ACTIVITY
Could you write out the listing below exactly as it stands, leaving out the pictures?

DATASET ENTRIES
= = =

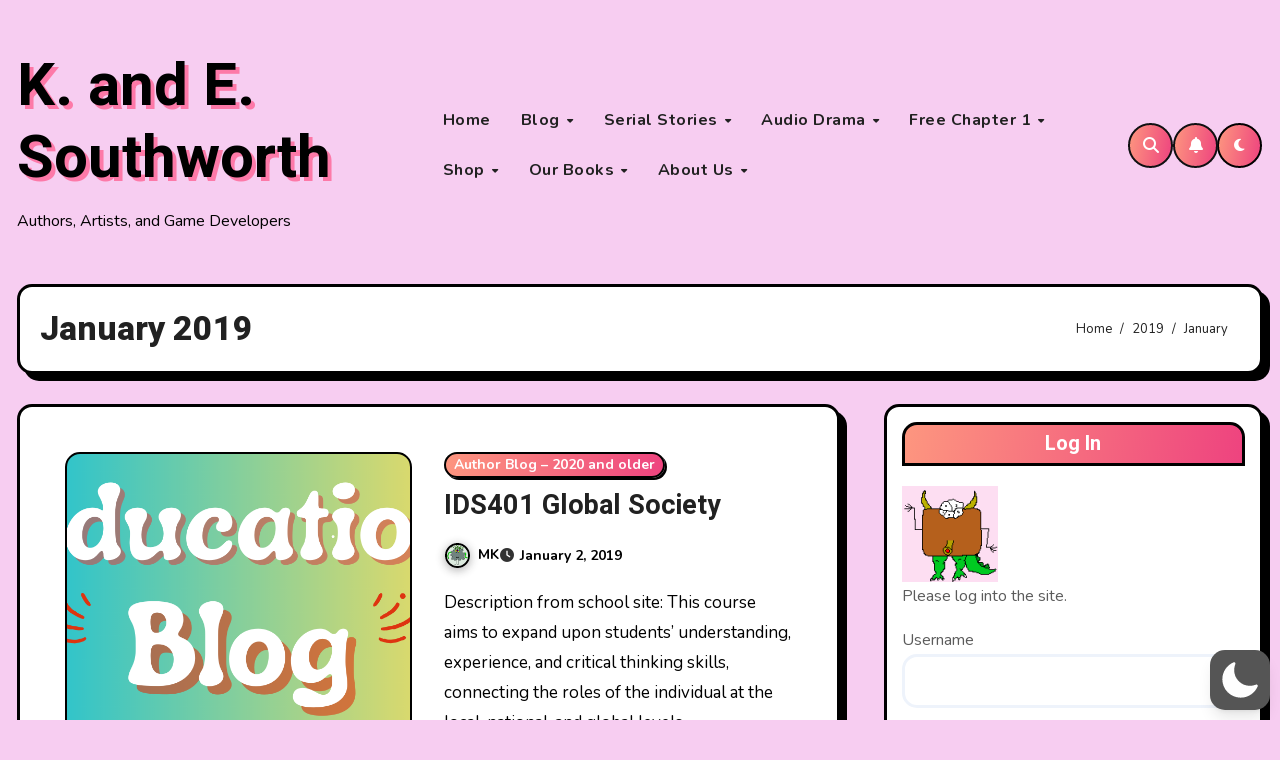

--- FILE ---
content_type: text/css
request_url: https://kandesouthworth.net/wp-content/plugins/mybooktable/styles/golden/style.css?ver=3.6.0
body_size: 485
content:

/*---------------------------------------------------------*/
/* Universal Buy Button                                    */
/*---------------------------------------------------------*/

.mbt-book-buybuttons .mbt-universal-buybutton,
.mbt-book-buybuttons .mbt-universal-buybutton:link,
.mbt-book-buybuttons .mbt-universal-buybutton:visited,
.mbt-book-buybuttons .mbt-universal-buybutton:hover,
.mbt-book-buybuttons .mbt-universal-buybutton:active {
	font-family: Helvetica, sans-serif;
	font-weight: bold;
	color: #0F0B10 !important;
	text-align: center;
	text-decoration: none;
	text-shadow: 1px 1px 1px rgba(0, 0, 0, 0.3);

	border: 1px solid #ACA9A1;
	border-radius: 5px;

	background: #ece3c5;
	background: -moz-linear-gradient(top,  #ece3c5 0%, #f8f7f2 50%, #e4dfcb 51%, #f4f1e5 100%);
	background: -webkit-gradient(linear, left top, left bottom, color-stop(0%,#ece3c5), color-stop(50%,#f8f7f2), color-stop(51%,#e4dfcb), color-stop(100%,#f4f1e5));/
	background: -webkit-linear-gradient(top,  #ece3c5 0%,#f8f7f2 50%,#e4dfcb 51%,#f4f1e5 100%);
	background: -o-linear-gradient(top,  #ece3c5 0%,#f8f7f2 50%,#e4dfcb 51%,#f4f1e5 100%);
	background: -ms-linear-gradient(top,  #ece3c5 0%,#f8f7f2 50%,#e4dfcb 51%,#f4f1e5 100%);
	background: linear-gradient(to bottom,  #ece3c5 0%,#f8f7f2 50%,#e4dfcb 51%,#f4f1e5 100%);
}

/*---------------------------------------------------------*/
/* Button Styling                                          */
/*---------------------------------------------------------*/

.mbt-book .mbt-primary-button,
.mbt-book .mbt-primary-button:link,
.mbt-book .mbt-primary-button:visited {
	background-color: #EBE3C2;
	color: black;
}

= = =

ANSWER SECTION
--- FILE ---
content_type: text/css
request_url: https://kandesouthworth.net/wp-content/plugins/mybooktable/styles/golden/style.css?ver=3.6.0
body_size: 485
content:

/*---------------------------------------------------------*/
/* Universal Buy Button                                    */
/*---------------------------------------------------------*/

.mbt-book-buybuttons .mbt-universal-buybutton,
.mbt-book-buybuttons .mbt-universal-buybutton:link,
.mbt-book-buybuttons .mbt-universal-buybutton:visited,
.mbt-book-buybuttons .mbt-universal-buybutton:hover,
.mbt-book-buybuttons .mbt-universal-buybutton:active {
	font-family: Helvetica, sans-serif;
	font-weight: bold;
	color: #0F0B10 !important;
	text-align: center;
	text-decoration: none;
	text-shadow: 1px 1px 1px rgba(0, 0, 0, 0.3);

	border: 1px solid #ACA9A1;
	border-radius: 5px;

	background: #ece3c5;
	background: -moz-linear-gradient(top,  #ece3c5 0%, #f8f7f2 50%, #e4dfcb 51%, #f4f1e5 100%);
	background: -webkit-gradient(linear, left top, left bottom, color-stop(0%,#ece3c5), color-stop(50%,#f8f7f2), color-stop(51%,#e4dfcb), color-stop(100%,#f4f1e5));/
	background: -webkit-linear-gradient(top,  #ece3c5 0%,#f8f7f2 50%,#e4dfcb 51%,#f4f1e5 100%);
	background: -o-linear-gradient(top,  #ece3c5 0%,#f8f7f2 50%,#e4dfcb 51%,#f4f1e5 100%);
	background: -ms-linear-gradient(top,  #ece3c5 0%,#f8f7f2 50%,#e4dfcb 51%,#f4f1e5 100%);
	background: linear-gradient(to bottom,  #ece3c5 0%,#f8f7f2 50%,#e4dfcb 51%,#f4f1e5 100%);
}

/*---------------------------------------------------------*/
/* Button Styling                                          */
/*---------------------------------------------------------*/

.mbt-book .mbt-primary-button,
.mbt-book .mbt-primary-button:link,
.mbt-book .mbt-primary-button:visited {
	background-color: #EBE3C2;
	color: black;
}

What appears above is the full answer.